As with any valuation methodology, the methodologies used to determine the estimated value per share were based upon a number of assumptions, estimates and judgments that may not be accurate or complete. Further, different parties using different property-specific and general real estate and capital market assumptions, estimates, judgments and standards could derive a different estimated value per share, which could be significantly different from the estimated value per share determined by us. The estimated value per share determined by us does not represent the fair value of our assets less liabilities in accordance with GAAP, and such estimated value per share is not a representation, warranty or guarantee that:

 

a stockholder would be able to realize the estimated share value if such stockholder attempts to sell his or her shares;
a stockholder would ultimately realize distributions per share equal to the estimated value per share upon liquidation of our assets and settlement of our liabilities or a sale of the company;
shares of our common stock would trade at the estimated value per share on a national securities exchange;
a third party would offer the estimated value per share in an arms-length transaction to purchase all or substantially all of the shares of our common stock; or
the methodologies used to estimate the value per share would be acceptable to the Financial Industry Regulatory Authority, Inc. (“FINRA”) or under the Employee Retirement Income Security Act with respect to their respective requirements.

 

Further, the estimated value per share was calculated as of a moment in time, and, although the value of our shares will fluctuate over time as a result of, among other things, future acquisitions or dispositions of assets, developments related to individual assets and changes in the real estate and capital markets, we have only provided an estimated value per share as of December 17, 2012, and such value will not take into account any subsequent events. As a result, stockholders should not rely on the estimated value per share as being an accurate measure of the then-current value of our shares of common stock in making an investment decision. For the reasons set forth above and due to the fact that we are still conducting our continuous public offering of common stock and remain in our acquisition phase, our board of directors has determined that it is not appropriate to revise the price at which shares of our common stock are offered in our continuous public offering or under our distribution reinvestment plan at this time.
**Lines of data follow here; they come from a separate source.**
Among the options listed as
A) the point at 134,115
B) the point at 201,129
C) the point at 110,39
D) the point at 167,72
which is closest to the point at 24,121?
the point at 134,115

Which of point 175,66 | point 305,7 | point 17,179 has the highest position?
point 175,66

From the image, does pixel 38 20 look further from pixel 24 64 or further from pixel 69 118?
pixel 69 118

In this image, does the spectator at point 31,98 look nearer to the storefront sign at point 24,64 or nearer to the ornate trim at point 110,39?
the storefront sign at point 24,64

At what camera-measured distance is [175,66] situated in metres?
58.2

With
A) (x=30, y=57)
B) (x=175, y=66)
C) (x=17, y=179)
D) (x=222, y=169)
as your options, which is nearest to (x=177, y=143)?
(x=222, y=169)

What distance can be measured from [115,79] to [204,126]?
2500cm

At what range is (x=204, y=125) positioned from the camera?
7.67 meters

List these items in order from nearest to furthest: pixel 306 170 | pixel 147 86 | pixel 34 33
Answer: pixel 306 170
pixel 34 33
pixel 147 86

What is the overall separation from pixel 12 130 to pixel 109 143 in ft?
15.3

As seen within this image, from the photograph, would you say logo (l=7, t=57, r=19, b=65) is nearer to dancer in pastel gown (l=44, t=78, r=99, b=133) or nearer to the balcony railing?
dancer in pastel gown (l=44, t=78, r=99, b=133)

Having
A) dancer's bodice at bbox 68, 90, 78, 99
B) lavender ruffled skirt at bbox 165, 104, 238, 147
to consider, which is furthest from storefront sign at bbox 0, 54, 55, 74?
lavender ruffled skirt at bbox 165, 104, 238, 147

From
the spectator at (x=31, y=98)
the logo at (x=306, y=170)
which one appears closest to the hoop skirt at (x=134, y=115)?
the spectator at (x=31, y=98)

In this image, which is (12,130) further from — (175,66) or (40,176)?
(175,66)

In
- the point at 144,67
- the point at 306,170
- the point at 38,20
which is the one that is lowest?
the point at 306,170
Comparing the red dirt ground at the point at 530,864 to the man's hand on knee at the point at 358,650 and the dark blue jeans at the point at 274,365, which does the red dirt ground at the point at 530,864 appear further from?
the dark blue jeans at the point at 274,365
FINRA rules provide no guidance on the methodology an issuer must use to determine its estimated net asset value per share.

 

Item 9.01 Financial Statements and Exhibits

(d) Exhibits

 

Exhibit

 

Description

   

23.1

 

 

Consent of Independent Appraisal Firm

 

 

 
 

 

SIGNATURES

 

Pursuant to the requirements of the Securities Exchange Act of 1934, the Company has duly caused this report to be signed on its behalf by the undersigned hereunto duly authorized.

 

  BLUEROCK ENHANCED MULTIFAMILY TRUST, INC.